Sailors pay tribute to great admiral
Tuesday, 16th October 2007
Sailors marked the 300th anniversary of the death of the Royal Navy hero Sir Cloudesley Shovell with a wreathlaying ceremony conducted by Canon Nicholas Sagovsky at Admiral Shovell’s grave in the Abbey’s south choir aisle this week.
Cloudesley Shovell was born in Norfolk in 1650 and went to sea as a cabin boy. His reputation grew quickly and he rose through the ranks to become a rear-admiral in 1690. By 1704 he was commander-in-chief of the entire British fleet but three years later after taking part in the unsuccessful attempt to capture Toulon, Shovell’s ship HMS Association and its sister ships Eagle, Romney and Firebrand, struck rocks near the Scilly Isles and sank within four minutes. Eight hundred men, including Shovell, were drowned.

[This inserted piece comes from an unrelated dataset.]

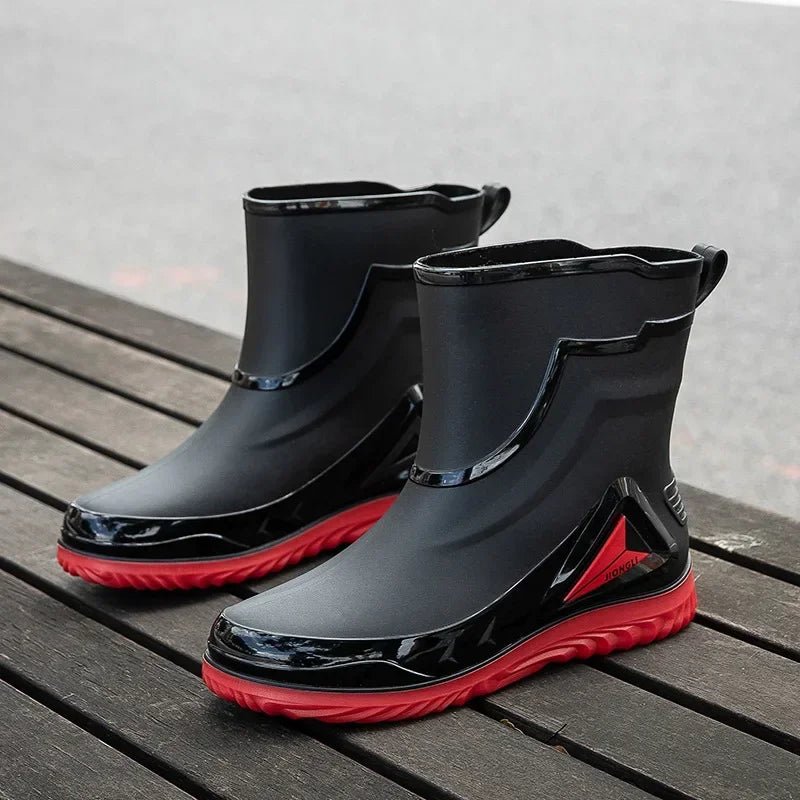 The Best Waterproof Boots for All - Dry and Durable or Weather Adventures - CasualFlowshop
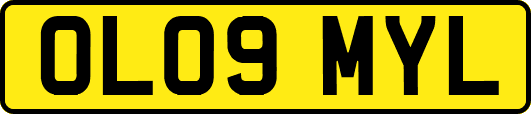 OL09MYL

Because the principal cause of the shipwreck was inaccurate navigation, the Admiralty was prompted to ask Parliament to approve the Longitude Act which offered a prize to anyone who could find an accurate method of determining longitude.
The prize was later claimed by the Lincolnshire clockmaker John Harrison and though the Admiralty prevaricated his claim was recognised in 1773. A memorial to Harrison was unveiled in the Nave last year.